= Thomas Paget, 3rd Baron Paget =

English nobleman (c.1544–1590)

Thomas Paget, 3rd Baron Paget (c. 1544 – 1590) was an English peer, the second son of William Paget, 1st Baron Paget. He succeeded to the barony in 1568 at the death of his elder brother, Henry Paget, 2nd Baron Paget.

==Family==
Thomas Paget, born about 1544, was the second son of William Paget, 1st Baron Paget, and Anne Preston (d. 1587), the daughter of Henry Preston. He had three brothers, Henry, Charles and Edward (died young), and six sisters, Etheldreda, who married Sir Christopher Allen; Eleanor, who married firstly, Jerome Palmer, esquire, and secondly, Sir Rowland Clarke; Grisold, who married firstly, Sir Thomas Rivett, and secondly, Sir William Waldegrave; Joan (or Jane), who married Thomas Kitson, son of Sir Thomas Kitson and Margaret Donnington; Dorothy, who married Sir Thomas Willoughby (d. 1559); and Anne (d. 1590), who married Sir Henry Lee.

**Dataset section**.
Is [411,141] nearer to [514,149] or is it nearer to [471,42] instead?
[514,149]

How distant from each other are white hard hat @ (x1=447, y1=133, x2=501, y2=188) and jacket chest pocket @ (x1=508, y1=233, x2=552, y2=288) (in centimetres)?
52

**Task prompt**. Go on with the article on Thomas Paget, 3rd Baron Paget, starting right after its last sentence. The data come from a separate source and have nothing to do with the text.

**Response to this exercise**.
==Career==
Paget matriculated at Gonville and Caius College, Cambridge on 27 May 1559, and in 1561 was admitted to the Middle Temple. He succeeded his elder brother, Henry Paget, 2nd Baron Paget in 1568, 'and (according to the decision of the House of Lords governing the succession of this title in 1770) succeeded his niece Elizabeth as the fourth holder of the Paget peerage in 1570, accordingly receiving a summons to parliament in 1571'.

By this time, he had married Nazareth Newton a wealthy widow and former lady-in-waiting. The marriage was unhappy and they separated by 1582.
==Conspiracy==
Thomas Paget and his brother Charles were both devout Catholics, and would not conform to the Protestant religion of Queen Elizabeth I.
Aided by Henry Percy, Paget fled to Paris on the uncovering of the Throckmorton Plot in November 1583, joining his brother Charles who had been in exile there since 1581. The failed conspiracy's plan was for an invasion of England by French forces under the command of Henry, Duke of Guise, financed by Philip II of Spain. English Catholics would then rise up and depose Elizabeth, placing Catholic Mary, Queen of Scots on the English throne.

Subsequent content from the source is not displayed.